_TEXT SECTION_

>> START

Allow me to be a little more high brow than that, please. The ad got me thinking about all the ways our bodies give out as we age. Though our knees can ache and other parts drift southward, nothing leaks away faster than the stiff upper lip.

I’m not sure what the trigger is for men, but for women its mostly menopause.  I didn’t even know I was stoic before until, suddenly, I wasn’t. The problem started in my late forties. First, I was crying during a poignant television commercial. Then the news that an acquaintance was moving away made me morose for days. I stayed away from sad books and learned to watch a lot of comedies.

However. What the body wants to spill, it will spill. The things that have made me grieve have been so minuscule, I feel embarrassed to admit them, even to myself. Thank goodness for this handy blog.

 Here is a short list of sadness triggers for me:

1. Bird song late in summer, (because its a mating call that was never answered.)
2. PBS’s nostalgic Saturday night concert series; anything from doo wop to John Denver. It’s always a two Kleenex event.
3. Reunions. I once had my eyelashes dyed so I could cry freely.
4. Seeing other people cry. This is a guaranteed trigger, even when it happens in movies. Maybe especially in movies.
5. Songs like K’naan’s ‘Waving Flag.’ I’m not sure if its the combination of rap and choir, or the fact that it was the first song our town danced to in the very first Culture Days. Weepy, weepy.

>> END

_SOURCE EXCERPT_
>> START

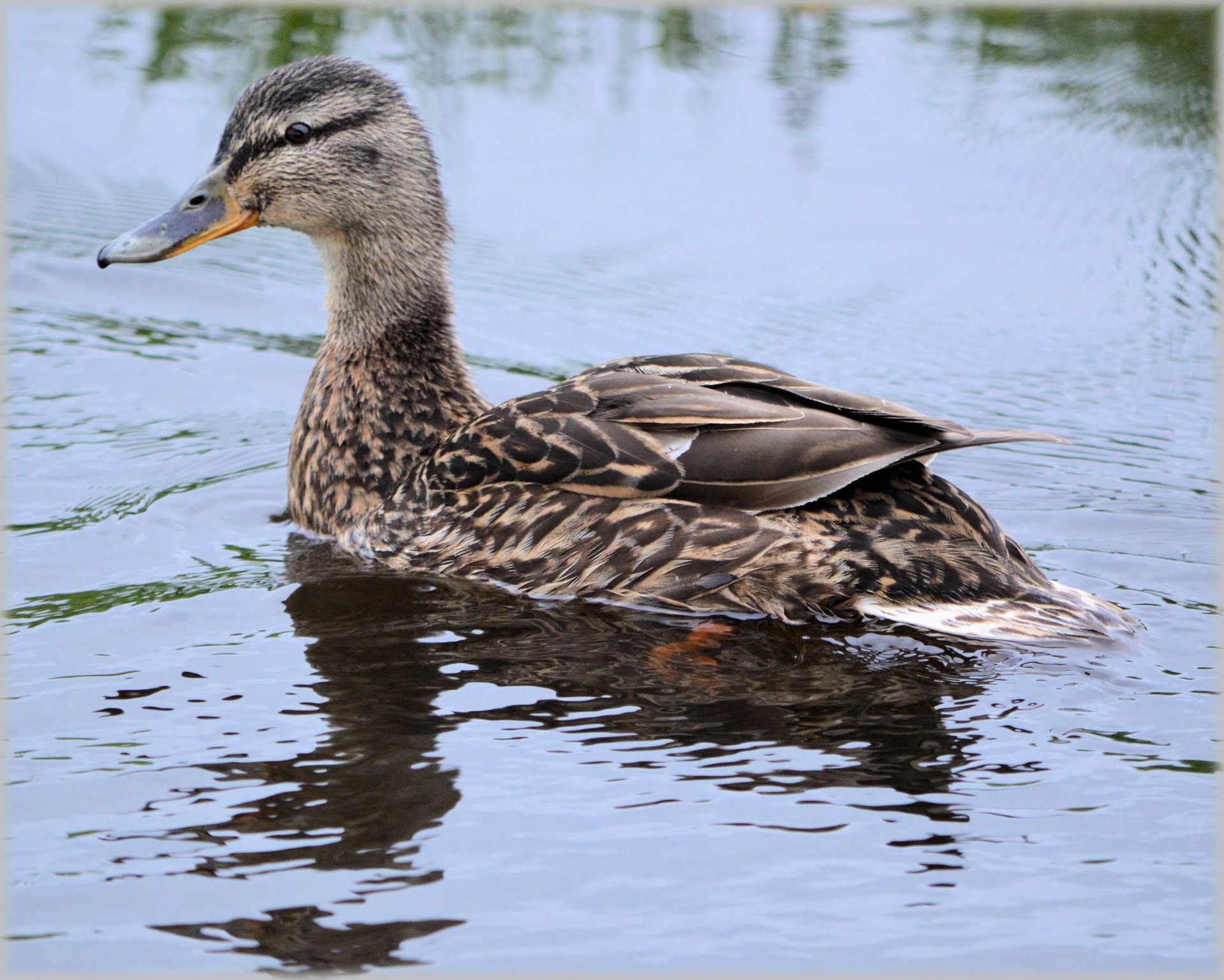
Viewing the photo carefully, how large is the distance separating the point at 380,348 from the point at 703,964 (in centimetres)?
374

>> END

_WHAT THIS EXERCISE ASKS_
a) Summarize the post about crying with age in two sentences.
b) According to the post about crying with age, why did the writer once have eyelashes dyed?
Work only from the post about crying with age, not from the material.

_THE SOLUTIONS_
a) The writer, who never knew of being stoic until that changed in the late forties, began crying at a poignant TV commercial, stayed morose for days over an acquaintance moving away, and took to avoiding sad books and watching comedies. A short list then names small sadness triggers: late-summer bird song, PBS's nostalgic Saturday night concerts, reunions, seeing other people cry, and songs like K'naan's 'Waving Flag.'

b) So the writer could cry freely at reunions.